__Bloco de texto__
┄┄┄┄┄┄┄┄┄┄
A palha da cana-de-açúcar passou a ser olhada com mais atenção no âmbito energético a partir dos anos 90. Isso, devido, principalmente, aos trabalhos de instituições como CTC (Centro de Tecnologia Canavieira) e Esalq/USP (Escola Superior de Agricultura “Luiz de Queiroz” da Universidade de São Paulo).

Nessa época, os pesquisadores produziram conhecimentos relevantes sobre quantidades disponíveis de palha no campo, impactos agrícolas e possíveis rotas de recolhimento. Essas informações possibilitaram a elaboração de inúmeros estudos e análises detalhadas sobre os impactos energéticos e econômicos do recolhimento e uso da palha para a geração de energia.

A crise que assolou o setor nos últimos anos fez com que as usinas passassem a buscar alternativas e apostar em tecnologias e no uso mais eficiente dos resíduos da produção – como o bagaço e a vinhaça. A cogeração da palha, porém, foi uma das que menos tiveram adeptos no setor.

Segundo levantamento feito pela revista RPAnews, atualmente, no Brasil, aproximadamente 18 usinas têm feito ou já fizeram, em algum momento, o recolhimento da palha da cana-de-açúcar para produção de energia.

A Unica (União da Indústria de Cana-de-açúcar), através do seu gerente de Bioeletricidade, Zilmar Souza, afirmou não ter uma levantamento oficial sobre o número de unidades que tem recolhido a matéria-prima para gerar energia.

Provavelmente, um dos fatores que tem feito com que as usinas não se arrisquem em investimentos no recolhimento da palha seja a falta de um planejamento adequado. Viler Janeiro, diretor de Assuntos Corporativos do CTC, explica que alguns itens devem ser levados em consideração para o desenvolvimento de um projeto de recolhimento de palha.

Dentre os quais se destacam o tamanho da usina (moagem total e horária), a área de cana própria, a disponibilidade da unidade para gerar e exportar energia elétrica excedente, e as características das caldeiras.

O levantamento da disponibilidade de palha e a via escolhida para o recolhimento da matéria-prima também deve receber atenções especiais para que a produção seja rentável.

A coleta da palha pode ser feita logo no momento da colheita, através do seu transporte, junto com os toletes de cana picada, para que, posteriormente, seja feita a separação nas estações de limpeza a seco ou por enfardadora, alguns dias depois da colheita.

A Usina Ferrari, que iniciou o projeto de recolhimento da palha em 2014 e deu início as operações em julho 2015, tem hoje um dos modelos mais bem-sucedidos quando o assunto é aproveitamento da palha.
┄┄┄┄┄┄┄┄┄┄
__Dados fornecidos__
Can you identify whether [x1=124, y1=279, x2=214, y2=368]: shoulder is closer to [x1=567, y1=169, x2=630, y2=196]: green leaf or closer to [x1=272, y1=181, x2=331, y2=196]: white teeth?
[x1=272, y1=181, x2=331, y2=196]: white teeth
┄┄┄┄┄┄┄┄┄┄
__Detalhes do problema__
Edite o trecho do texto sobre a palha da cana-de-açúcar entre "A Unica (União" e "recolhimento de palha.", inclusive, trocando "Provavelmente" por "Possivelmente", e apresente o trecho inteiro já alterado. Este material não será necessário.

__Resposta final__
A Unica (União da Indústria de Cana-de-açúcar), através do seu gerente de Bioeletricidade, Zilmar Souza, afirmou não ter uma levantamento oficial sobre o número de unidades que tem recolhido a matéria-prima para gerar energia.

Possivelmente, um dos fatores que tem feito com que as usinas não se arrisquem em investimentos no recolhimento da palha seja a falta de um planejamento adequado. Viler Janeiro, diretor de Assuntos Corporativos do CTC, explica que alguns itens devem ser levados em consideração para o desenvolvimento de um projeto de recolhimento de palha.